(Records from a data collection)
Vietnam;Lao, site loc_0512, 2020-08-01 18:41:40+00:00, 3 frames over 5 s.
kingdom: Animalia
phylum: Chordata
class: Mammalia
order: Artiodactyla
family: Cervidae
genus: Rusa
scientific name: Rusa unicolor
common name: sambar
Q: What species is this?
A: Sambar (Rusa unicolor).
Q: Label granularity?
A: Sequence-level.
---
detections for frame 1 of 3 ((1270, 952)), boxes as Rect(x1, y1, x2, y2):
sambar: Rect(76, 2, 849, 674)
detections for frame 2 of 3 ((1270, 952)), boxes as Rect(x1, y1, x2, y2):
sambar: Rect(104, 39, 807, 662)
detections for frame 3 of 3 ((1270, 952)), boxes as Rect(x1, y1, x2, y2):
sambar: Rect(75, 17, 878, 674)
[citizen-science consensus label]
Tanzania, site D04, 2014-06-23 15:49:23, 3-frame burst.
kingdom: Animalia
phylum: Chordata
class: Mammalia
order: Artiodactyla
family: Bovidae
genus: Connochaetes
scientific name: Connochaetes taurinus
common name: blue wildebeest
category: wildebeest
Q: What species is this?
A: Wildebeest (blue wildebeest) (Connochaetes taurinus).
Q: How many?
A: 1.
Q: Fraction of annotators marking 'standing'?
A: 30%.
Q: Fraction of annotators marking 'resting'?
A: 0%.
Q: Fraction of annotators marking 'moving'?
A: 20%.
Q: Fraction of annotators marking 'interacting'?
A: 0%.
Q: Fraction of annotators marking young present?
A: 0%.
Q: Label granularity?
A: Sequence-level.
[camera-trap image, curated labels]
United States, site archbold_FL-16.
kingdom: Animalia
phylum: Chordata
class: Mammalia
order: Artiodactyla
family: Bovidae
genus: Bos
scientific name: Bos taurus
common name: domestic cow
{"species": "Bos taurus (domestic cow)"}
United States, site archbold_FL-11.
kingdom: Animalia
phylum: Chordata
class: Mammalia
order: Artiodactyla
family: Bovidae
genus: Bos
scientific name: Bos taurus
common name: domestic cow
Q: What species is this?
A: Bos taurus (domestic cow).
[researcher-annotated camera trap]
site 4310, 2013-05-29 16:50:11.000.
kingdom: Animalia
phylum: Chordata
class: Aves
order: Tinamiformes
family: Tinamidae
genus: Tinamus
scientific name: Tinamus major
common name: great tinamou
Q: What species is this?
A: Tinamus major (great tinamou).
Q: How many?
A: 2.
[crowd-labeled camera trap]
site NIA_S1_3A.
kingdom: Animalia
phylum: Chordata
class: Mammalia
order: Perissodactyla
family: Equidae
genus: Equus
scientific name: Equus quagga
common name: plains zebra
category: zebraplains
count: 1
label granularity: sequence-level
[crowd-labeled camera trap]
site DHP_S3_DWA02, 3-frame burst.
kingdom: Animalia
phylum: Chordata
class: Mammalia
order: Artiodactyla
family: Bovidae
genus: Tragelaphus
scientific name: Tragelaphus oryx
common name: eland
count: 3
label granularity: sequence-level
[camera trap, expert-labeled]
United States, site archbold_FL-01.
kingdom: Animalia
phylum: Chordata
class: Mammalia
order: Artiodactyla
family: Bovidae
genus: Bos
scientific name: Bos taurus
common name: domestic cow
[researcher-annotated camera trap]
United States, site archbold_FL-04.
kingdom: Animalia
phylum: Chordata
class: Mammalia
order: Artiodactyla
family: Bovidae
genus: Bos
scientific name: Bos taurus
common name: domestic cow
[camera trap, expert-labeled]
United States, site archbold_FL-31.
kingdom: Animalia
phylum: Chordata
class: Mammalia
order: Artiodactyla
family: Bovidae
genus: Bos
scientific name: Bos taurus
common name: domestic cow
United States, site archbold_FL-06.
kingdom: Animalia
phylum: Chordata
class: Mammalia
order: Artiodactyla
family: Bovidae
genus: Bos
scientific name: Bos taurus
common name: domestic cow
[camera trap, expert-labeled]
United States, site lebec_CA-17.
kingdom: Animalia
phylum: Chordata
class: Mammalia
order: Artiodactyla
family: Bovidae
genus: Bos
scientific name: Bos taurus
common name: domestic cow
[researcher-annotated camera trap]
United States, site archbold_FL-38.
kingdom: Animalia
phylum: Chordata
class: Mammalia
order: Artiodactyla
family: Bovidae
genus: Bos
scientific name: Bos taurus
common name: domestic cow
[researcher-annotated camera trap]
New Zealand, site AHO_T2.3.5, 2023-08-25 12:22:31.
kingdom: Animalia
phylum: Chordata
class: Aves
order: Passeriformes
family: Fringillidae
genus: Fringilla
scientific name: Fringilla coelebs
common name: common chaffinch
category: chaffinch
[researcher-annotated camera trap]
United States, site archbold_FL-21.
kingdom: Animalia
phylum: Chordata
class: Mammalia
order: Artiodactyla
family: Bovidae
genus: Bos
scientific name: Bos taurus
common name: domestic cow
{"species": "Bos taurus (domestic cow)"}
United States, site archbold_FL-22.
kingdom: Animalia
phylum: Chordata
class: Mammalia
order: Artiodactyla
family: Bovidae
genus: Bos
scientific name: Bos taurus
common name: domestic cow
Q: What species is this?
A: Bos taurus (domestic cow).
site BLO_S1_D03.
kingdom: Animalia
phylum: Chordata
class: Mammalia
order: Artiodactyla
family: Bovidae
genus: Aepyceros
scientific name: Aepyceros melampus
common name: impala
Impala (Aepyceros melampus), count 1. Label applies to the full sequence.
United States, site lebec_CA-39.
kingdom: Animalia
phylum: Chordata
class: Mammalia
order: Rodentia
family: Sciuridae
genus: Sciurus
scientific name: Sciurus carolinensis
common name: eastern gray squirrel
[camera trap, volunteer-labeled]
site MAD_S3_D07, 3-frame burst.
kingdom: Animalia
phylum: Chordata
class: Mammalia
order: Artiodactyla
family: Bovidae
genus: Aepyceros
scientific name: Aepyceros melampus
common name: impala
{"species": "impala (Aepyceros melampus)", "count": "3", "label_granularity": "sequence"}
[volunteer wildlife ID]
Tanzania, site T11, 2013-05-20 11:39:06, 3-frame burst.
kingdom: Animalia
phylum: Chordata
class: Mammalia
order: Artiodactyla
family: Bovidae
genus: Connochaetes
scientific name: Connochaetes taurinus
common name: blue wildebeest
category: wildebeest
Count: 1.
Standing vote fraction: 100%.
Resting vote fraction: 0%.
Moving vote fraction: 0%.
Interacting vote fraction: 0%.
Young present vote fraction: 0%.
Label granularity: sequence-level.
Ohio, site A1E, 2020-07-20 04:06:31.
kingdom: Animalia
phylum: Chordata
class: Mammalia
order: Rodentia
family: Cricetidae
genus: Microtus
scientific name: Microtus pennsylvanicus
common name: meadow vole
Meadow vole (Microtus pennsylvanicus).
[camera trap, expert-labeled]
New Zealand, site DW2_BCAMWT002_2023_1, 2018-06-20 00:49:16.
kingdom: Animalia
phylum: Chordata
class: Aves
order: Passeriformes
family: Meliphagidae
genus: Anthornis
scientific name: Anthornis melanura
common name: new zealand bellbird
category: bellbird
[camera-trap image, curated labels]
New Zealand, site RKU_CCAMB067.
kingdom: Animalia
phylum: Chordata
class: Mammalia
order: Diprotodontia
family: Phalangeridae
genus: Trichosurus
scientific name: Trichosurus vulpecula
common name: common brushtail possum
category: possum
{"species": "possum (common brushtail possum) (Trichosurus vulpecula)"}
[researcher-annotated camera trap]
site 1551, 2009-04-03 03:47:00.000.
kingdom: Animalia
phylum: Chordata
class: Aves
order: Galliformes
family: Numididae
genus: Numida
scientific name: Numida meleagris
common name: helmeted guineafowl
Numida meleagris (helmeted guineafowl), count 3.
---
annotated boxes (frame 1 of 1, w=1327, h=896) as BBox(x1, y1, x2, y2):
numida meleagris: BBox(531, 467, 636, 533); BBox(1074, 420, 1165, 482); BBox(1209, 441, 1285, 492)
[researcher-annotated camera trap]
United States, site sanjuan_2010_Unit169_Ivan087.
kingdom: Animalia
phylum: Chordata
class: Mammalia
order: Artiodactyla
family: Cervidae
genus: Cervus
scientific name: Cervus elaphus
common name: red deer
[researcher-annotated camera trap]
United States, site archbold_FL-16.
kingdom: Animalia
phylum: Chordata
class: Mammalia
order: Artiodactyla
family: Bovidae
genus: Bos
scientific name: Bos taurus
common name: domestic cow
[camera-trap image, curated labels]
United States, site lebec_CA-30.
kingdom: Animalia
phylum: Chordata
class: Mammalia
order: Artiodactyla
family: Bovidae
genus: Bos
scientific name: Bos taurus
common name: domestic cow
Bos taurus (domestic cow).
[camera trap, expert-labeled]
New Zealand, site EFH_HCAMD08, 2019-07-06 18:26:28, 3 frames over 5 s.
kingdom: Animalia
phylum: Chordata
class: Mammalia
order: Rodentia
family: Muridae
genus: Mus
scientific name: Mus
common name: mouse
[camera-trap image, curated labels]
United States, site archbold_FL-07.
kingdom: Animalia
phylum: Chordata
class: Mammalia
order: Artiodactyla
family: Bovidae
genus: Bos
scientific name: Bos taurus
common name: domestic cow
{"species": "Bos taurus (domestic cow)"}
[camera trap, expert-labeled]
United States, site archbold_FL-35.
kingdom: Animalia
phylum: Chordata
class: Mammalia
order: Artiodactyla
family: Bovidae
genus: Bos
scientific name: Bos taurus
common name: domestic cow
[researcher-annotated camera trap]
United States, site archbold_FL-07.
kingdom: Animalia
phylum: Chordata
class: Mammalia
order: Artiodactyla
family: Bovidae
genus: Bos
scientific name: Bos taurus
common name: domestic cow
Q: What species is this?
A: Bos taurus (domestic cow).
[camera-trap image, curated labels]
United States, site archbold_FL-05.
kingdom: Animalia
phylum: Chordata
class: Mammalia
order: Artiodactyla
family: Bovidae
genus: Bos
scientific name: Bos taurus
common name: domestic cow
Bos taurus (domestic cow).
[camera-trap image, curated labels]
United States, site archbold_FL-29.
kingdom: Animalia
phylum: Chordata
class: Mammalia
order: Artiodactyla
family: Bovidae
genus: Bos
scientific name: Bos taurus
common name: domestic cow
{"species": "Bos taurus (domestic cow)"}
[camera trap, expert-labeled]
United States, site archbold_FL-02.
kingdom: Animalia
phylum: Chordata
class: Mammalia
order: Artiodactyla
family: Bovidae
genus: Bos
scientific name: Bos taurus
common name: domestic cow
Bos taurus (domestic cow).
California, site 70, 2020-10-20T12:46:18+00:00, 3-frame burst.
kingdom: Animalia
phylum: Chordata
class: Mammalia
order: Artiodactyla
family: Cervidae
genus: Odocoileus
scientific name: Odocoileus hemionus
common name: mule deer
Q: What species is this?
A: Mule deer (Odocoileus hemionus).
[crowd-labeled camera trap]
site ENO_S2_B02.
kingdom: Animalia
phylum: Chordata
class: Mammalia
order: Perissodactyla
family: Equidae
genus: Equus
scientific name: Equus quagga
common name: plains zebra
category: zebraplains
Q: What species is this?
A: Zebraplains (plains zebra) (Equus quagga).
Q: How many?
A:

§ Assigned task: The expected response consists solely of the lines from the one with "site ENO_S2_B02." through the end of the records, repeated exactly.

§ Output below:
site ENO_S2_B02.
kingdom: Animalia
phylum: Chordata
class: Mammalia
order: Perissodactyla
family: Equidae
genus: Equus
scientific name: Equus quagga
common name: plains zebra
category: zebraplains
Q: What species is this?
A: Zebraplains (plains zebra) (Equus quagga).
Q: How many?
A:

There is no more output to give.